5 books to read to better understand Islam

A reading list on Islam
Have a question about Islam, its history and its influences? These books are a good place to begin.
Courtesy of publishers

Jaylani Hussein, executive director of the Minnesota branch of The Council on American-Islamic Relations, recently joined MPR News host Kerri Miller to discuss Donald Trump's call to ban Muslims from entering the U.S.

Hussein offered a list of five books for people interested in learning more about Islam.

1) "The Story of the Qur'an: Its History and Place in Muslim Life" by Ingrid Mattson

Ingrid Mattson is an Islamic scholar and former professor of Islamic Studies at the Hartford Seminary in Connecticut.

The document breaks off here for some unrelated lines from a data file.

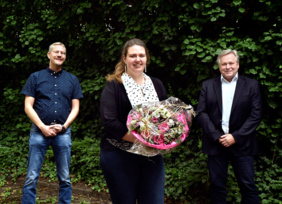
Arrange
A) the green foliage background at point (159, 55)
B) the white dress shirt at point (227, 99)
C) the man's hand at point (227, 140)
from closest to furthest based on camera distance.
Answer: the man's hand at point (227, 140)
the white dress shirt at point (227, 99)
the green foliage background at point (159, 55)

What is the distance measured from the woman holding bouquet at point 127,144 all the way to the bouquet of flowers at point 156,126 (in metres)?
0.13

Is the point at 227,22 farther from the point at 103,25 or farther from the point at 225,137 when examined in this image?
the point at 103,25

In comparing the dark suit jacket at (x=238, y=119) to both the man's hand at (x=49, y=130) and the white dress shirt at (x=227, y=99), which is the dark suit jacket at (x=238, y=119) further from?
the man's hand at (x=49, y=130)

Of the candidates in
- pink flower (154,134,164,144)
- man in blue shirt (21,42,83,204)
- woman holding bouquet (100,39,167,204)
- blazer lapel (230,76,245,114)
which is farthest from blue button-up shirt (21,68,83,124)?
blazer lapel (230,76,245,114)

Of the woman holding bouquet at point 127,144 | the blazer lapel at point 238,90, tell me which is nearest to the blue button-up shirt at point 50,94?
the woman holding bouquet at point 127,144

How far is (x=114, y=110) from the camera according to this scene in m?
1.96

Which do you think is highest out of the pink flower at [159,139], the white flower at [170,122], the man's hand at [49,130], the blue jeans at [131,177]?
the white flower at [170,122]

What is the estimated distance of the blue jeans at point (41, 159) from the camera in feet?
9.85

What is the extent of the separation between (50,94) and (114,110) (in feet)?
5.20

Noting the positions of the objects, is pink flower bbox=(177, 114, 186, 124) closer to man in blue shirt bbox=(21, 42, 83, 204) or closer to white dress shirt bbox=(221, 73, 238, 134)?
white dress shirt bbox=(221, 73, 238, 134)

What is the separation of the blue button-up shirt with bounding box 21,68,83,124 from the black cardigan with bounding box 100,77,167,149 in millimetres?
1402

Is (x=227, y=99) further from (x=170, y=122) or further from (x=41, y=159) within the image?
(x=41, y=159)

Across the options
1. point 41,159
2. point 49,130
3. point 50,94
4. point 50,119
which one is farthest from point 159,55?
point 41,159

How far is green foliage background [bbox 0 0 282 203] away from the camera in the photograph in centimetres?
352
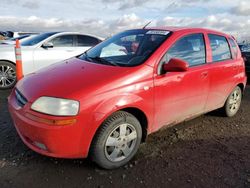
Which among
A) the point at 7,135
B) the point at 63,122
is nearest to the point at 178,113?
the point at 63,122

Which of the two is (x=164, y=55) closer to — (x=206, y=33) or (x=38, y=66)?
(x=206, y=33)

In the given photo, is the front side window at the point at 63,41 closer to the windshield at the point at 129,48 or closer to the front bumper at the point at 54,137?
the windshield at the point at 129,48

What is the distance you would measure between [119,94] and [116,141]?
0.56 metres

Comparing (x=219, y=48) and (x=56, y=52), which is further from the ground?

She is now a senior fellow of the Royal Aal al-Bayt Institute for Islamic Thought in Amman, Jordan. Her text provides an introduction the Quran, its themes and its central role in Muslim society.

2) "Islam: A Short History" by Karen Armstrong

From the publisher:

"No religion in the modern world is as feared and misunderstood as Islam. It haunts the popular imagination as an extreme faith that promotes terrorism, authoritarian government, female oppression, and civil war.

In a vital revision of this narrow view of Islam and a distillation of years of thinking and writing about the subject, Karen Armstrong's short history demonstrates that the world's fastest-growing faith is a much more complex phenomenon than its modern fundamentalist strain might suggest."

3) "What Everyone Needs to Know About Islam" by John L. Esposito

Esposito provides clear answers to some of the most frequently asked questions about the origins and traditions of Islam.

4) "In the Footsteps of the Prophet: Lessons from the Life of Muhammad" by Tariq Ramadan

Tariq Ramadan's biography of the Prophet Muhammed is intended for both Muslims and non-Muslims. It offers a new understanding of one the most influential figures in history.

5) "Islam in America" by Jonathan Curiel

From the publisher:

"In 'Islam in America,' Jonathan Curiel traces the history of America's Muslims.

Drawing on interviews in communities from industrial Michigan to rural California, Curiel portrays the diversity of practices, cultures and observances that make up Muslim America."